By KL Chouinard
The Hawks are getting lots of solid two-way play from their shot-blockers.
In fact, the Hawks are the only team with three players ranked in the NBA's top-25 leaderboard for blocks per game (through games played Monday). Onyeka Okongwu ranks 14th with 1.29 blocks, Clint Capela sits 16th with 1.25, and John Collins ranks 23rd with 1.08.
"Really?" Collins said with some surprise when informed of the rankings. "That’s big time. That means we’ve got some really good paint defenders on this squad.”
Collins is absolutely right about that fact. Rim protectors have a vital role in adding an extra layer to the defense. The Hawks are fortunate to have two in the starting lineup and another coming off the bench. But perhaps what is just as notable is that the trio is contributing in lots of other ways as well. Both Capela (65.2 percent) and Okongwu (64.1 percent) currently sit ahead of the franchise best mark for field goal percentage held by Dwight Howard's 63.3 percent mark set in the 2016-17 season.
Additionally, both have looked more comfortable working around the rim in Head Coach Quin Snyder's offense. In their past eight games, Capela and Okongwu have combined to make 87 of 110 field-goal attempts – an astounding 79.1 percent clip.

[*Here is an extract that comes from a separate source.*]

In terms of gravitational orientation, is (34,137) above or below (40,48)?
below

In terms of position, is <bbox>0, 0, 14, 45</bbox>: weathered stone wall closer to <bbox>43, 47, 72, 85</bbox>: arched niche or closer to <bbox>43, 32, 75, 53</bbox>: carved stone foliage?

While those two work inside, John Collins, the best outside shooter of the trio, is often tasked with spacing the floor. Over the same span of eight games, his three-point shooting has ticked up to fall more in line with his career average (10 for 28, 35.1 percent) as he has worked with Assistant General Manager Kyle Korver on getting to the best version of his jump shot.
"I call him the zen master for a reason," Collins said of Korver. "I've just enjoyed working with him. We were really just talking about my hand placement on the ball, and a lot of mental tips and just things that I can go to mentally to lock in so that I'm ready to shoot."
One of the delicate dances that the Hawks are trying to figure out under Snyder is how to best approach their transition defense. Fast breaks are perhaps as important as they've ever been in the NBA, with pace up and the new rule to eliminate take fouls in effect. Some aspects of transition defense, such as avoiding live-ball turnovers, are fairly obvious, or at the very least, easy to state.
But others, like how to crash the offensive glass while also having enough defenders getting back in transition, are more subtle. For the Hawks, having two rim protectors in the starting lineup is a luxury. Capela ranks 2nd in the NBA with 4.2 offensive rebounds per game through a well-honed combination of leaping and leverage – and a clever knack of tipping the ball to himself.
Capela also has the benefit of sharing the floor with Collins, who can protect the rim for the team's transition defense while he himself looks for opportunities for offensive rebounds on the other end of the floor.
"I feel like every time I'm on the glass, when I go back on defense, JC is already back," Capela said. "He's always got my back. It works out pretty well."
Snyder doesn't have hard-and-fast rules on when and how Capela and Collins should crash the offensive glass save for one: avoid "purgatory" at all costs. To put it another way, he wants his players to either crash the glass hard or get back to defend with haste – just don't get stuck in the middle where one can't do much of either.
Collins also noted that a key opportunity for him to get offensive rebounds comes when opponents play switching defenses that often end up with smaller defenders guarding him. When those switches happen, he seizes the opportunity to exploit the size matchup.
As the Hawks approach their final seven regular-season games, the overall strong interior play should help them in their chase of play-in and playoff berths. If they are successful, such play will be even more important when the pace of postseason games slows down and the overall level of physicality goes up.